----- 原文节选 -----
不过是不是在外地真要见到鬼了也不会怕呢?当然怕。我听我妈讲过这样一个故事,是她听我姥爷讲的——我姥爷年轻时做过买卖,走南闯北的,大车店里,什么人都有,所听过的“闲话”也多——说一个买卖人,也和我舅爷一样,错过了宿头,半夜了才找到一家店,可是被告知已经没房间了。他再三央求,只要有个歇脚的地方、不露宿街头就行。老板被他磨得没办法,告诉他后院的房子空着,可以住一宿,但只能住一宿,天一亮就得走。他进去一看,很干净的一个房间,很奇怪:有这么好的一个空房店老板咋还说没地方呢?当他一切收拾得当,准备睡觉的时候,突然撩门帘进来了一个穿红衣服的女人。虽然没看到正脸,但看腰身,还有那条油黑的大辫子,就知道是个很漂亮的年轻女人。正当他纳闷(估计也有点想入非非,还以为是店里提供的特殊服务呢)时,那个女人回过头来,果然是个美女,脸盘、眼睛、鼻子都很周正,只是,只是——她竟然吐着一条血红的大长舌头!把这人吓得“嗷”地一声,起身踹开窗户就跑——那时候都是纸糊的格枨的木制窗户,削薄——他这才明白店家为啥不愿让他住是后院,原来是有不干净的东西!后来呢?后来当然是店老板跟他赔礼道歉,恐怕还倒找了他些钱,免得声张出去,店就没法开了。
----- 记录内容 -----
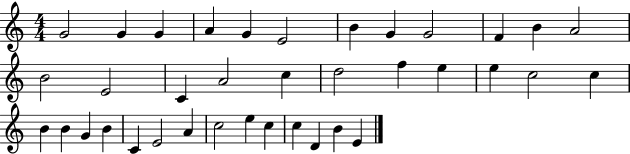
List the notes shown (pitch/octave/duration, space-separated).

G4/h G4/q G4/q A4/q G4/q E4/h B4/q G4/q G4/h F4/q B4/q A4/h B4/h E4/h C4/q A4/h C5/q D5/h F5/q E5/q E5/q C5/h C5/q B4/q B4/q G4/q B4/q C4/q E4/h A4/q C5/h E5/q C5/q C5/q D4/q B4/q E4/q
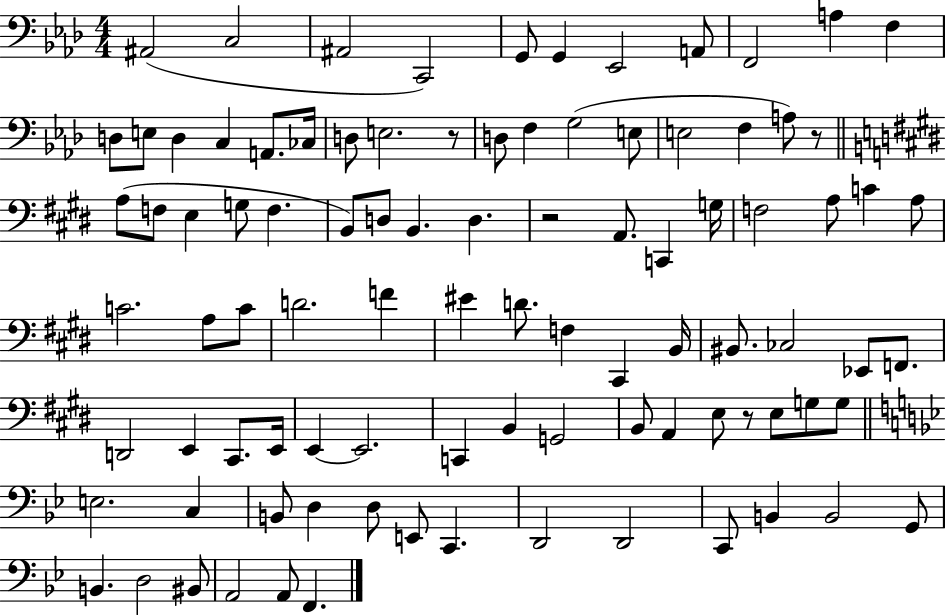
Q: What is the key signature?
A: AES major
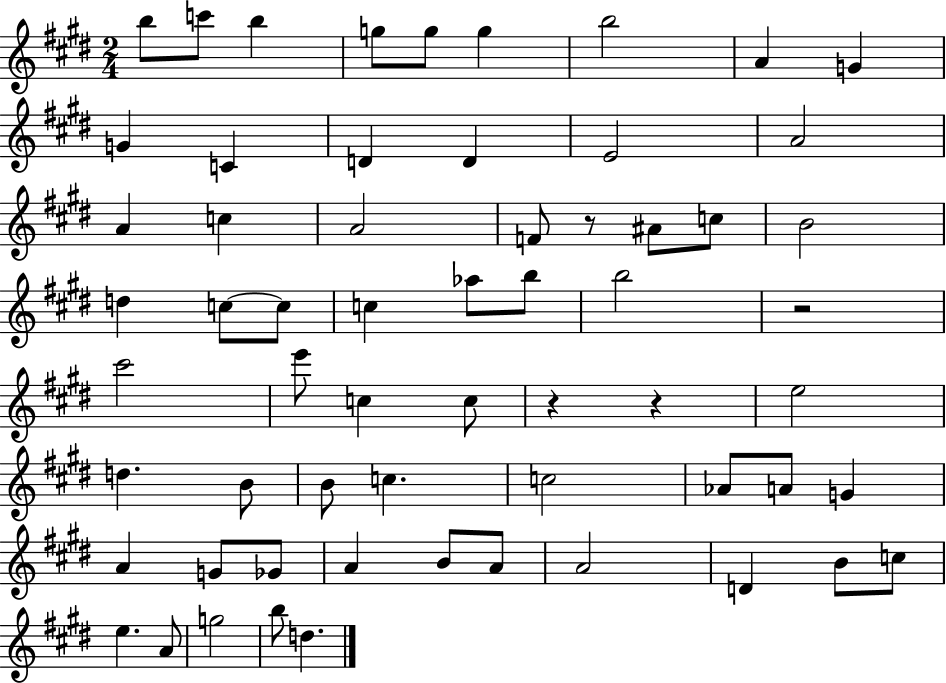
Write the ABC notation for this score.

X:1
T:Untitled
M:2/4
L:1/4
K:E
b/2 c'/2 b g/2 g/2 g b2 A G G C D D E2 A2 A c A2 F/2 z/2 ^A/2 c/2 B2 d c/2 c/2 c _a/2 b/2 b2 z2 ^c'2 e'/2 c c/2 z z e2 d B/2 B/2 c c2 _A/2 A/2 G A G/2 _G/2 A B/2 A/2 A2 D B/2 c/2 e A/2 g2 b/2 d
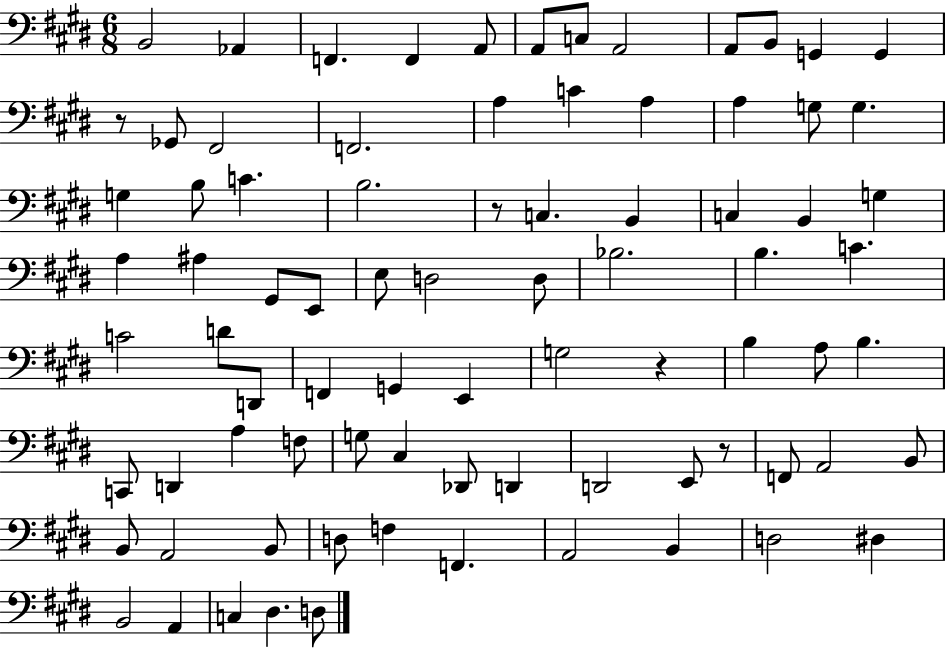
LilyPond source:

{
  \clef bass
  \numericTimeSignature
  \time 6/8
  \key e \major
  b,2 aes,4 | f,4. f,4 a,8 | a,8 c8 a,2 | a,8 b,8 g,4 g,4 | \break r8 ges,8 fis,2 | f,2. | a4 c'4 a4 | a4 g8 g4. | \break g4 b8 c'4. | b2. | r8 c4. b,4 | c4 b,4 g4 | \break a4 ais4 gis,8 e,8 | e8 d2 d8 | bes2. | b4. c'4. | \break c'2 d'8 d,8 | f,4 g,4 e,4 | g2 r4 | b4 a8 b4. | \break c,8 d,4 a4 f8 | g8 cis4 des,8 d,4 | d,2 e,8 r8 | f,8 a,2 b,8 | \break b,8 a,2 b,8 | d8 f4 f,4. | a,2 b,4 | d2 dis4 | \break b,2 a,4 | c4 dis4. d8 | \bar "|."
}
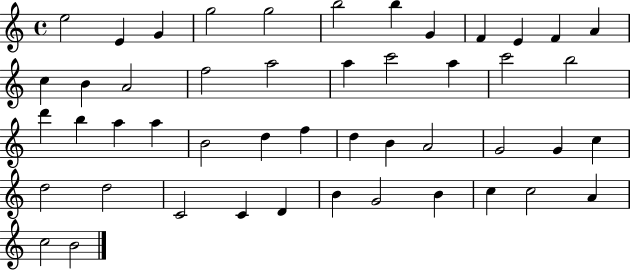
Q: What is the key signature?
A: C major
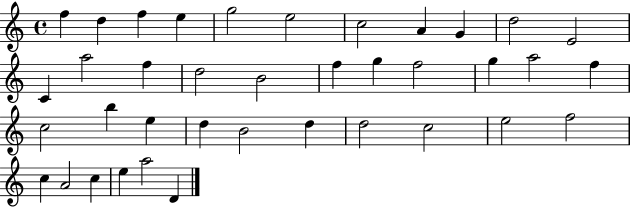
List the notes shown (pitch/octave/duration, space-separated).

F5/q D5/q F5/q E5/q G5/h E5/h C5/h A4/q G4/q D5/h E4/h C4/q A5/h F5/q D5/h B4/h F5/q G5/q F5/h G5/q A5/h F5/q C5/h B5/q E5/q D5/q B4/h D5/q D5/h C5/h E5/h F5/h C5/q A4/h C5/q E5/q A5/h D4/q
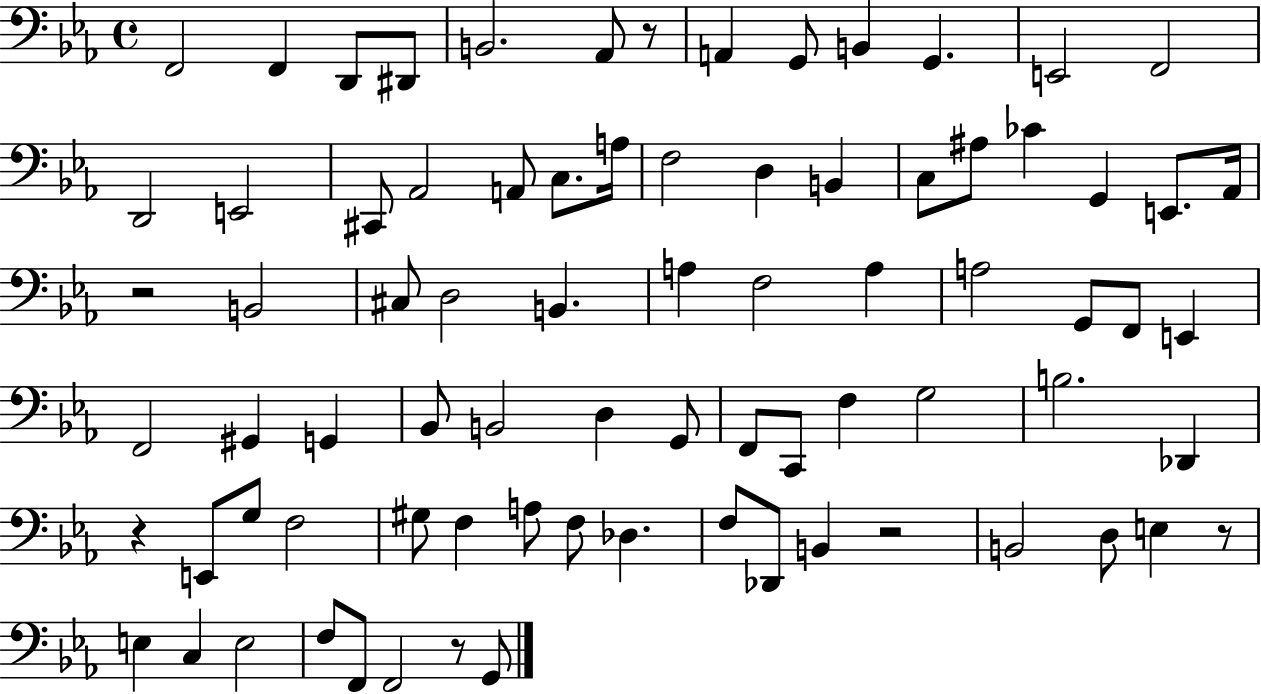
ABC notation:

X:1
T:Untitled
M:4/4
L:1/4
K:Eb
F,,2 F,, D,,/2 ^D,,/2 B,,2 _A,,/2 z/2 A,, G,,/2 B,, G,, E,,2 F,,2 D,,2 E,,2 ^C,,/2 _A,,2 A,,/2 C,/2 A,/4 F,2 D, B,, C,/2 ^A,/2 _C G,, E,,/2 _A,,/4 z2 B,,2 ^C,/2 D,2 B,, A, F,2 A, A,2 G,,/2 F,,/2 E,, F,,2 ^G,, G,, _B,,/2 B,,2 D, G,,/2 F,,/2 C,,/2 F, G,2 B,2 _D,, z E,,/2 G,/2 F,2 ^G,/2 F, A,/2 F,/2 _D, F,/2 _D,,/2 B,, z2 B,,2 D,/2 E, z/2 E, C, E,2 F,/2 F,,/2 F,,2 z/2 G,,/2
-----
任务说明: 续写上文讲述买卖人夜宿客店后院遇见红衣女鬼的故事,从其最后一句之后接着写。

最终结果:
这个故事给我的童年留下了很大的心理阴影,每当一个陌生人背对着我,就觉得莫名的恐惧,只有他转过身让我看到全貌才能放下心来。后来,看了《聊斋志异》才知道,这个故事和《尸变》的大致情节差不多。《尸变》可以说是《聊斋志异》里最恐怖的故事,香港鬼片里的许多桥段都是从那里来的。

当然,这是题外话了。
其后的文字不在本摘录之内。